For fast results that will give you a clear picture on customer conversions, optimize something large and noticeable. For example, you can test two landing pages with completely different designs. Also, think bigger than the micro elements for conversions. You can optimize your whole discovery processes. For example, if you are signing up leads to try your offer, reduce the number of steps they would need to fulfill to get that offer.
Any difficulties to conversion should be eliminated in your optimization process. The easier you make it for your prospects to discover what you want them to do, the better. If this means having to change your whole landing page design or simply a simple part of your copy, then go for it.
4. Use Advanced Metrics
Don’t just measure for the sake of it. Any activity you decide to measure should help you achieve a particular goal. There are many metrics you can measure but this does not mean all of them are important. Determine which metrics make sense for your business and focus your attention on them.

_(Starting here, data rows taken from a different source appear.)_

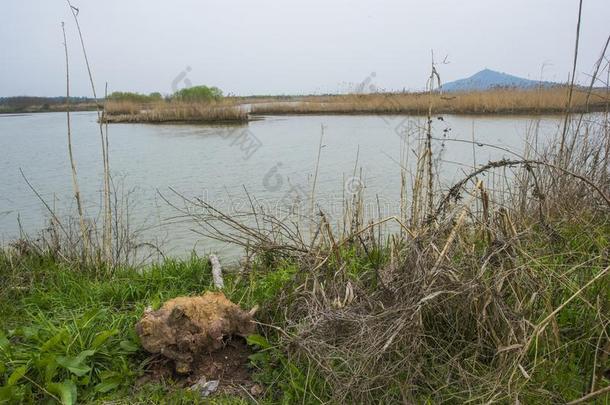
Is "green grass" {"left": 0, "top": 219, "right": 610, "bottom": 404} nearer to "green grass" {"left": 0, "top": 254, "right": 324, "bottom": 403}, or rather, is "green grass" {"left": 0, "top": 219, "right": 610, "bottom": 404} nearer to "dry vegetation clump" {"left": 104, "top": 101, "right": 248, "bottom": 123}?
"green grass" {"left": 0, "top": 254, "right": 324, "bottom": 403}

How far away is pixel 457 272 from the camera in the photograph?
2.08m

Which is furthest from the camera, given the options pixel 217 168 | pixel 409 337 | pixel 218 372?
pixel 217 168

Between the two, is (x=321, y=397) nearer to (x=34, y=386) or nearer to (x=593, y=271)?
(x=34, y=386)

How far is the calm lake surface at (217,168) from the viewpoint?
614 cm

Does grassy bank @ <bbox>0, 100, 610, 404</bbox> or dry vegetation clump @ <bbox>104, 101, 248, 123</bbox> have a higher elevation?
dry vegetation clump @ <bbox>104, 101, 248, 123</bbox>

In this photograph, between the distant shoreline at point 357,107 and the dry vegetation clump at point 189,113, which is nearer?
the distant shoreline at point 357,107

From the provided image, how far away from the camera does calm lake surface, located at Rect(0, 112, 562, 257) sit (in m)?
6.14

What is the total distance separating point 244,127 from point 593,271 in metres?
19.4

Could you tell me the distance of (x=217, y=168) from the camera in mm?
10352

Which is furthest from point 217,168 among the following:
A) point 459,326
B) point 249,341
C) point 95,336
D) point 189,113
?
point 189,113

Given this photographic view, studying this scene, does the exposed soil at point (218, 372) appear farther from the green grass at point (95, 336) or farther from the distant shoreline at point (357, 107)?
the distant shoreline at point (357, 107)

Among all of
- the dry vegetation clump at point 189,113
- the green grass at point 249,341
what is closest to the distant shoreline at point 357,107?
the dry vegetation clump at point 189,113

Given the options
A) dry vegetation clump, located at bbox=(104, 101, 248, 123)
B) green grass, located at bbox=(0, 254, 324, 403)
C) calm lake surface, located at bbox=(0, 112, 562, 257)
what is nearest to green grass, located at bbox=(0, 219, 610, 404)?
green grass, located at bbox=(0, 254, 324, 403)

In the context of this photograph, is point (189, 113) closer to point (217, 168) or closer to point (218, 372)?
point (217, 168)
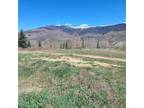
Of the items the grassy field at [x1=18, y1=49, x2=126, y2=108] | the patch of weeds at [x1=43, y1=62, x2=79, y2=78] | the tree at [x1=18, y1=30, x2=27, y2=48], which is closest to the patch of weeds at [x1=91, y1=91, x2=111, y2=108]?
the grassy field at [x1=18, y1=49, x2=126, y2=108]

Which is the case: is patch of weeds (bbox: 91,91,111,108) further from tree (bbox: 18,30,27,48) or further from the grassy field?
tree (bbox: 18,30,27,48)

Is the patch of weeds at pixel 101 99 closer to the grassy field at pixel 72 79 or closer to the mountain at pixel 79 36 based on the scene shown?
the grassy field at pixel 72 79

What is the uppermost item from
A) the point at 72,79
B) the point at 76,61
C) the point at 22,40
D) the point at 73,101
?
the point at 22,40

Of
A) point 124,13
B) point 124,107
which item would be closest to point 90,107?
point 124,107

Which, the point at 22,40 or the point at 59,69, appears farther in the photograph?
the point at 59,69

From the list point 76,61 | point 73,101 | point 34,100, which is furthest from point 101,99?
point 34,100

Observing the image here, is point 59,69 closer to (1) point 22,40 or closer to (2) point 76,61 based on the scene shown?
(2) point 76,61
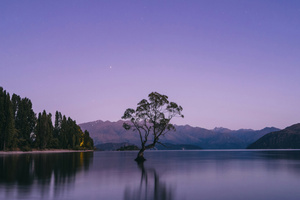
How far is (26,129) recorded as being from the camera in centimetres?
13012

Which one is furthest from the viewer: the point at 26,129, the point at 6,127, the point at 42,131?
the point at 42,131

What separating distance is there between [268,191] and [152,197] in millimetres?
9362

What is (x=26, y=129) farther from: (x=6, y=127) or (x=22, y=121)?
(x=6, y=127)

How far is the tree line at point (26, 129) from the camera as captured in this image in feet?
367

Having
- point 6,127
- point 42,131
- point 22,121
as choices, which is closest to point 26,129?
point 22,121

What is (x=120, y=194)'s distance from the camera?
19219 millimetres

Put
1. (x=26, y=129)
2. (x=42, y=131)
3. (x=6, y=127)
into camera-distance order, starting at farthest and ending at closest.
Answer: (x=42, y=131)
(x=26, y=129)
(x=6, y=127)

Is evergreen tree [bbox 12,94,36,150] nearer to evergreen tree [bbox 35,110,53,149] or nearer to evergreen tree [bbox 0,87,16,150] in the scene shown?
evergreen tree [bbox 35,110,53,149]

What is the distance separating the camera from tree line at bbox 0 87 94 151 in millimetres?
111938

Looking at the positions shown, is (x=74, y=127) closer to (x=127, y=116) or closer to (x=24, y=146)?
(x=24, y=146)

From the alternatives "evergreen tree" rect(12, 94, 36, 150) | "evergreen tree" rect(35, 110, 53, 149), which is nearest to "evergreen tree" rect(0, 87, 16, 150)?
"evergreen tree" rect(12, 94, 36, 150)

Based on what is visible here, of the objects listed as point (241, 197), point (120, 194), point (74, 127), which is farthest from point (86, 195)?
point (74, 127)

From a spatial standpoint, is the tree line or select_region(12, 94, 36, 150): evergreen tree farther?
select_region(12, 94, 36, 150): evergreen tree

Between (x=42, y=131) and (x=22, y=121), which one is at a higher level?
(x=22, y=121)
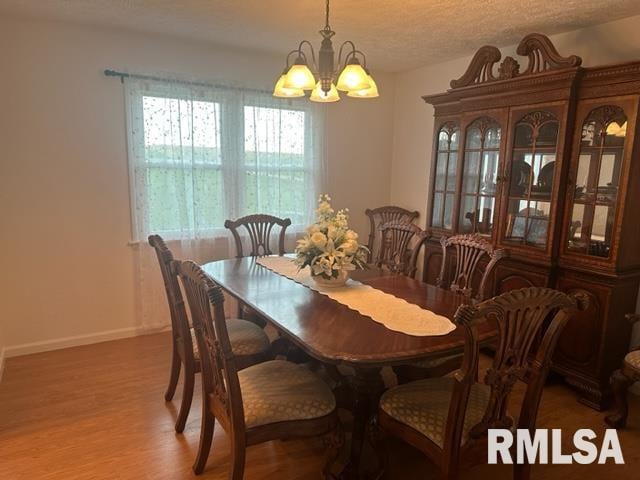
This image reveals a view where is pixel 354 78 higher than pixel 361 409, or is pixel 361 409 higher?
pixel 354 78

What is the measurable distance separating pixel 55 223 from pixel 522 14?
339cm

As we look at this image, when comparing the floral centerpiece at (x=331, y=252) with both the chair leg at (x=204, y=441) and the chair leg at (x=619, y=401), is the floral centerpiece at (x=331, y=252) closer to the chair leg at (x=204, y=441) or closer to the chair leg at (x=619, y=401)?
the chair leg at (x=204, y=441)

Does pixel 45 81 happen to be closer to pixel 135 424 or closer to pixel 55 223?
pixel 55 223

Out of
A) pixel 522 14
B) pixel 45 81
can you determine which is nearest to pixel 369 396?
pixel 522 14

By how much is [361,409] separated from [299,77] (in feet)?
4.96

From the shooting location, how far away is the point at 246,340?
7.64ft

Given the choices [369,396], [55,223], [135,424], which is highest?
[55,223]

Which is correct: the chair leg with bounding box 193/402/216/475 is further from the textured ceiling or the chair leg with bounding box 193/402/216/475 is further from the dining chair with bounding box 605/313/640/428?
the textured ceiling

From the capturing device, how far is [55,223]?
3168 millimetres

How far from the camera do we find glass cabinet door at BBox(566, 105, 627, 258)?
251 cm

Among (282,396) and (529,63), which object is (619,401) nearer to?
(282,396)

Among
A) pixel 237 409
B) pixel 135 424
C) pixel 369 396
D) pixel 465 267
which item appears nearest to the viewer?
pixel 237 409

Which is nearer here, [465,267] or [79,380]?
[465,267]

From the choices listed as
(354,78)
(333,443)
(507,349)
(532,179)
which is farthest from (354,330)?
(532,179)
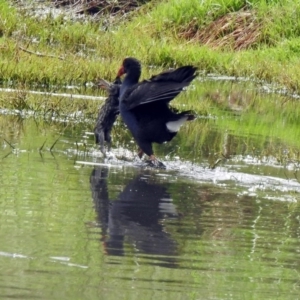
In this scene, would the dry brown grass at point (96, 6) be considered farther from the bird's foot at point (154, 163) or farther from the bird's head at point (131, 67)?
the bird's foot at point (154, 163)

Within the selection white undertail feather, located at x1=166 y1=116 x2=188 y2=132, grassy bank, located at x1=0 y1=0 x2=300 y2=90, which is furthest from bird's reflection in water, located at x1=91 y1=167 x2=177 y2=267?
grassy bank, located at x1=0 y1=0 x2=300 y2=90

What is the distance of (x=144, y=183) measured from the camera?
695 cm

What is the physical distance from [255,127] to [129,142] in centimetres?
192

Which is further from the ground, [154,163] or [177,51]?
[177,51]

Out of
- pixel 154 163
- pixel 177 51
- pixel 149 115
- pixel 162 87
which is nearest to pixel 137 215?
pixel 162 87

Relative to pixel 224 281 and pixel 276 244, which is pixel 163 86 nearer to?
pixel 276 244

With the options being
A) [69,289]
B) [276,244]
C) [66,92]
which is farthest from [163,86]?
[66,92]

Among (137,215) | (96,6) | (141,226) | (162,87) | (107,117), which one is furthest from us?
(96,6)

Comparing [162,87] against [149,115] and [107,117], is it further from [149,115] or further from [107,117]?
[107,117]

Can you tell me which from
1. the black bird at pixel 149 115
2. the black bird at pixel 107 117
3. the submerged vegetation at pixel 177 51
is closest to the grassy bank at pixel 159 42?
the submerged vegetation at pixel 177 51

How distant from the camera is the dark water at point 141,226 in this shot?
14.0 feet

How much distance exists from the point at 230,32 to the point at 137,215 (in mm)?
12393

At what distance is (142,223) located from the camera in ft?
18.2

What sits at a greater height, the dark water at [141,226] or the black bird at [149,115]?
the black bird at [149,115]
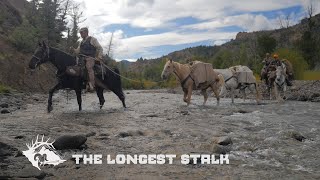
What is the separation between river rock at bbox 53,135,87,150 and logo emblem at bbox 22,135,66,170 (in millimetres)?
129

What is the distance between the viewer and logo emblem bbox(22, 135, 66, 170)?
241 inches

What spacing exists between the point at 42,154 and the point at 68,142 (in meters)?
0.77

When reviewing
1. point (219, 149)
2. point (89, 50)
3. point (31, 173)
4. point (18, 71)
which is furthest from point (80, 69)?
point (18, 71)

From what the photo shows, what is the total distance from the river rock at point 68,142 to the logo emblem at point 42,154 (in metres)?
0.13

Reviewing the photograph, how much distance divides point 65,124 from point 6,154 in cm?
396

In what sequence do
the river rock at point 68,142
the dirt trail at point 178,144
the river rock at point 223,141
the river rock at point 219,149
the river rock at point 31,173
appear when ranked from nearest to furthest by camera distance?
the river rock at point 31,173 < the dirt trail at point 178,144 < the river rock at point 68,142 < the river rock at point 219,149 < the river rock at point 223,141

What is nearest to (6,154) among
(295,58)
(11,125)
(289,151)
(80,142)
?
(80,142)

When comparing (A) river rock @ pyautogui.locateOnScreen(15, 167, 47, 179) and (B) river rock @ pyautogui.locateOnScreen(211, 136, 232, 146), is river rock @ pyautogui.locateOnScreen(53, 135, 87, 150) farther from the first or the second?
(B) river rock @ pyautogui.locateOnScreen(211, 136, 232, 146)

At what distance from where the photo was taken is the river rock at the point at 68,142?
707 centimetres

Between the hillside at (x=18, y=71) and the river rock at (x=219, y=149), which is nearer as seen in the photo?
the river rock at (x=219, y=149)

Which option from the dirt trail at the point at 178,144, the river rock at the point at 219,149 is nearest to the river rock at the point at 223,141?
the dirt trail at the point at 178,144

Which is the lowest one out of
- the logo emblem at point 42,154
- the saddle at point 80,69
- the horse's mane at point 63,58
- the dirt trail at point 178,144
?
the dirt trail at point 178,144

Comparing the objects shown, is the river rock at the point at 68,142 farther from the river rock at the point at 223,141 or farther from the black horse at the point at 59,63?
the black horse at the point at 59,63

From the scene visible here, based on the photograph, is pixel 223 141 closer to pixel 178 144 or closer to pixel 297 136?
pixel 178 144
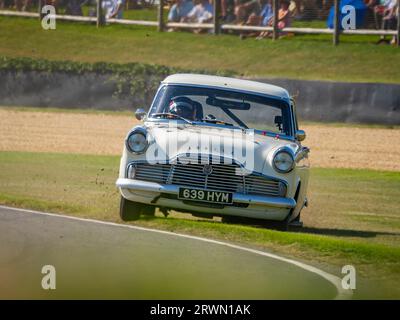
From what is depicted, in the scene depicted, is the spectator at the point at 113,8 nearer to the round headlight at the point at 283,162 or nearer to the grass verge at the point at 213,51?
the grass verge at the point at 213,51

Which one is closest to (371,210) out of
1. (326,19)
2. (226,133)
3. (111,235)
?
(226,133)

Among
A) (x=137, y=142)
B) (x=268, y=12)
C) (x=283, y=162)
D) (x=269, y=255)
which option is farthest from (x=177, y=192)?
(x=268, y=12)

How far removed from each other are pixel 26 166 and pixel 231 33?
1530cm

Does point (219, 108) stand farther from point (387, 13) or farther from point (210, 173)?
point (387, 13)

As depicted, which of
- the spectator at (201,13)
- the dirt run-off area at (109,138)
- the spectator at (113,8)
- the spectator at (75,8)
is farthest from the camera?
the spectator at (75,8)

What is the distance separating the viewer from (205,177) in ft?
32.8

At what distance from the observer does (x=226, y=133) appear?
34.6 feet

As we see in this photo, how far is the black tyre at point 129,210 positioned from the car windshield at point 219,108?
1.06 meters

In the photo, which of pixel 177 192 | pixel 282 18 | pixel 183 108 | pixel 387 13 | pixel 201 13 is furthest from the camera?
pixel 201 13

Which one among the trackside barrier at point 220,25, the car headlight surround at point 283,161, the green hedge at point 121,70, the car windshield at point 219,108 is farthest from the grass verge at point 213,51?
the car headlight surround at point 283,161

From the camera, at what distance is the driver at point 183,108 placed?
11.1 metres

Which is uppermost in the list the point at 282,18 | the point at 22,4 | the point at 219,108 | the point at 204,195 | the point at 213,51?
the point at 22,4

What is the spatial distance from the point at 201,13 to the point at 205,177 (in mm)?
20877
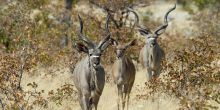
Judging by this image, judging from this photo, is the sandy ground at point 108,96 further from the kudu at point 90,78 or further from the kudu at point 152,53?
the kudu at point 90,78

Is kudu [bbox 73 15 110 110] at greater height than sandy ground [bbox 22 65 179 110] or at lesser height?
greater

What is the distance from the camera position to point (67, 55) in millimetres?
17453

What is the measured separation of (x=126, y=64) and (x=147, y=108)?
1511mm

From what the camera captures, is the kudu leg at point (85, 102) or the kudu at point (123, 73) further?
the kudu at point (123, 73)

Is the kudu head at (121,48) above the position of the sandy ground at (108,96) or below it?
above

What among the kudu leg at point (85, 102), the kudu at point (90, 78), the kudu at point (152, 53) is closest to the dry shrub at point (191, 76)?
the kudu at point (90, 78)

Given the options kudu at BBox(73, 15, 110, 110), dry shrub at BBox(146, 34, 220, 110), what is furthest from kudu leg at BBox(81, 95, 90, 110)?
dry shrub at BBox(146, 34, 220, 110)

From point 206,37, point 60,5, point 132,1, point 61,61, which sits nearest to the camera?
point 206,37

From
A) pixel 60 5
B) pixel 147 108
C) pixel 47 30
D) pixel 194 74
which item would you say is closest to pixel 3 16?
pixel 47 30

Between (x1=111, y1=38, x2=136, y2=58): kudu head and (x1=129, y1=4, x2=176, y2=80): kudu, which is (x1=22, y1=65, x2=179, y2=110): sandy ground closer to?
(x1=129, y1=4, x2=176, y2=80): kudu

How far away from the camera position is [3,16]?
20875 mm

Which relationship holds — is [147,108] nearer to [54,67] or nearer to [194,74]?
[194,74]

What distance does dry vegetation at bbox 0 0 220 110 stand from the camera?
11.1 m

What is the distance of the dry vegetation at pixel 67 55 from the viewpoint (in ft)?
36.3
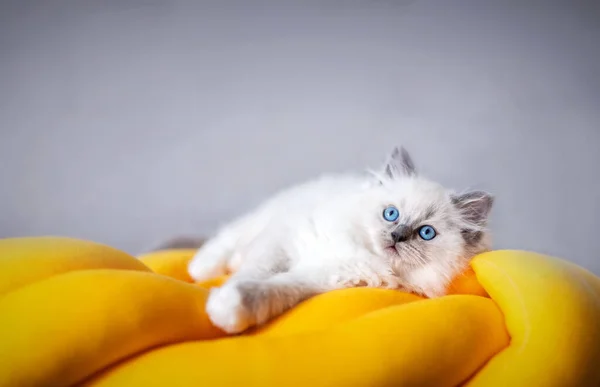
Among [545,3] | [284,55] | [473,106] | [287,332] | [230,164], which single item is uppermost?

For example, would you rather measure traffic to your website or engagement levels? While traffic can seem like an important metric, engagement is more important when it comes to achieving your objective. Would you rather have 3000 visitors who consume your content and go away or just 1000 visitors who engage more with your content? In this case, engagement is more meaningful to measure since it is is likely to result to future sales.
Optimization makes sense when it helps you achieve your lead generation and sales objectives. The key to effective optimization is having a set of clear goals and a plan on how to implement various techniques. Every optimization task should be done with your end goal in mind. Moreover, any decisions to optimize should be backed by concrete data rather than intuition.